CUSTOMER satisfaction in the Build to Rent market will one day be measured in terms of happiness and joy, according to an Experience Makers panel which gathered during the UKAA’s BTR Festival.
The panel represented a varied selection of professionals working in BTR, who gave their views in a Blankety Blank-style session, adding some fun and glitz to the festival line up.
To the question: 'In the future, successful BTR schemes will be measured in __________?' , the panellists separately came up with ‘happiness’, ‘joy’ and ‘well-being’, as well as the more prosaic ‘reviews’ and ‘carbon used.’
The panel members were Azelea Cheung (Brand Experience Manager At Get Living), Will Sandy ( Associate, McGregor Coxall), Nick Hammond (Head of BTR at Deverell Smith), Tim Stephen (asset manager at Amber Energy) and Adam Scott (Founder, FreeState)
Azelea said: 'More traditional measuring tools like Net Promotor Scores are not going to go away yet but I would like to see a world where we can measure how happy someone is. We are also in a world where people want things faster and with less hassle so maybe there should be an effort scale there too.'
“ Ideally I would like to be able to say that our customers are 99 per cent happy, with their effort levels at zero.”
Will Sandy and Adam Scott both filled in the blank with “well-being and joy” with Scott adding: 'Fundamentally, you have to run these schemes as though they are a constantly evolving show.'
“ We should learn from the entertainment industry, put the audience first and measure the success on a dollar-per-clap basis
'All the stakeholders should work together and constantly evolve so you get better and better and you use each experience to inform the next move.'
He added that measurement was crucial.
'In retail and brand building you measure every day, every week; it’s critical,” he said. “Within the built environment people do lots of measuring up front and often never do it again. You have to keep your product relevant for your audience, or they will move on.'
The panel was discussing ideas for the future of customer experience in Build To Rent and to see if diverse players in the property industry could find synergies with their views.
Harriet Jones, Producer at Experience Makers and event host says 'It shows how real estate is evolving.'
'' increasing alignment in understanding - particularly around planning from a customer viewpoint and the need to measure "
'There’s a much more diverse set of players in the conversation about what makes a successful BTR development. From the questions posed today, it seems there is increasing alignment in understanding - particularly around planning from a customer viewpoint and the need to measure.’

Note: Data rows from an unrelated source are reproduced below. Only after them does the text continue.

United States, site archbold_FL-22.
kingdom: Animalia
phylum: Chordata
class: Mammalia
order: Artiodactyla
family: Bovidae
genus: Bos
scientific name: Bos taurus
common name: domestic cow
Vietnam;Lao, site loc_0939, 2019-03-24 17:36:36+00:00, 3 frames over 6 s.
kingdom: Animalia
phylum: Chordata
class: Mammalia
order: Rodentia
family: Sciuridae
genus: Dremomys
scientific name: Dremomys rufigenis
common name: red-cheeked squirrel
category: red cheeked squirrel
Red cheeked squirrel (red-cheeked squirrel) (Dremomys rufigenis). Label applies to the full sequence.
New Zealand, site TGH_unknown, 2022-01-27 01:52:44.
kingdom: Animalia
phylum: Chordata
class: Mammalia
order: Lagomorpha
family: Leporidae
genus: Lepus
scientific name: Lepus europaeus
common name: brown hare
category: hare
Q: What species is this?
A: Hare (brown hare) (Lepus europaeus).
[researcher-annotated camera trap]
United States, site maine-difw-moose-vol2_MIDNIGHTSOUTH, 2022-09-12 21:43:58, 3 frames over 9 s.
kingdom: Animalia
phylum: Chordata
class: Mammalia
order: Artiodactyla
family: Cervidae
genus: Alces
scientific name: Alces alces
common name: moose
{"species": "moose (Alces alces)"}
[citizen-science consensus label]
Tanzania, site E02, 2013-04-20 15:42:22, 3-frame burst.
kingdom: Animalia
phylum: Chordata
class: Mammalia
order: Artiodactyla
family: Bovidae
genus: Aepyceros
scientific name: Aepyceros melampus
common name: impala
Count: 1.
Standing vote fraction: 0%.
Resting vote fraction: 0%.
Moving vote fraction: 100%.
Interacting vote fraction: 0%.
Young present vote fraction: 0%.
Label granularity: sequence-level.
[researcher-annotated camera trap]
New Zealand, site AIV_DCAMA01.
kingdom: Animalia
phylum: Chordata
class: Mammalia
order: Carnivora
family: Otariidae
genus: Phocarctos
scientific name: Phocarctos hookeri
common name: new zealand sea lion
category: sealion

Other key takeaways from the session included:
Time is the greatest commodity
Future BTR customers will prioritise their time, responsiveness and sustainability while expecting their homes to be more flexible. The panel agreed that Covid-19 had made everyone revisit their relationship with outside space and working from home had illustrated the need for space to be more flexible.
Keep it real
The most important considerations around building community include authenticity, diversity and engagement. “Authenticity is about a tailored approach that responds to the local environment,” said Will Sandy
Don't forget employer brand
According to Nick Hammond, customer brand should align with the employer brand. He said: “BTR schemes can nail their customer brand but often they don’t think about their brand as an employer. If they hire the best people and do their best by them, the employees will look after your brand.
Back to basics
For Tim Stephen, it’s important to get the basics right. “There is no point trying to get to Version 3.0 if you’re at Version 1.0 in terms of basics. If you have a solid base, you can get to 2.0 and 3.0 more easily. You have to build trust.”
Look beyond the industry
The BTR sector will be ‘stealing’ people from hospitality, retail, airlines and the leisure industry. “These are sectors with high volume and high demand and the people working in them have an amazing work ethic. They also have customer experience in their DNA,” said Nick Hammond. “They are also people hit hardest by the pandemic. These are the people who can improve the image of the property industry.”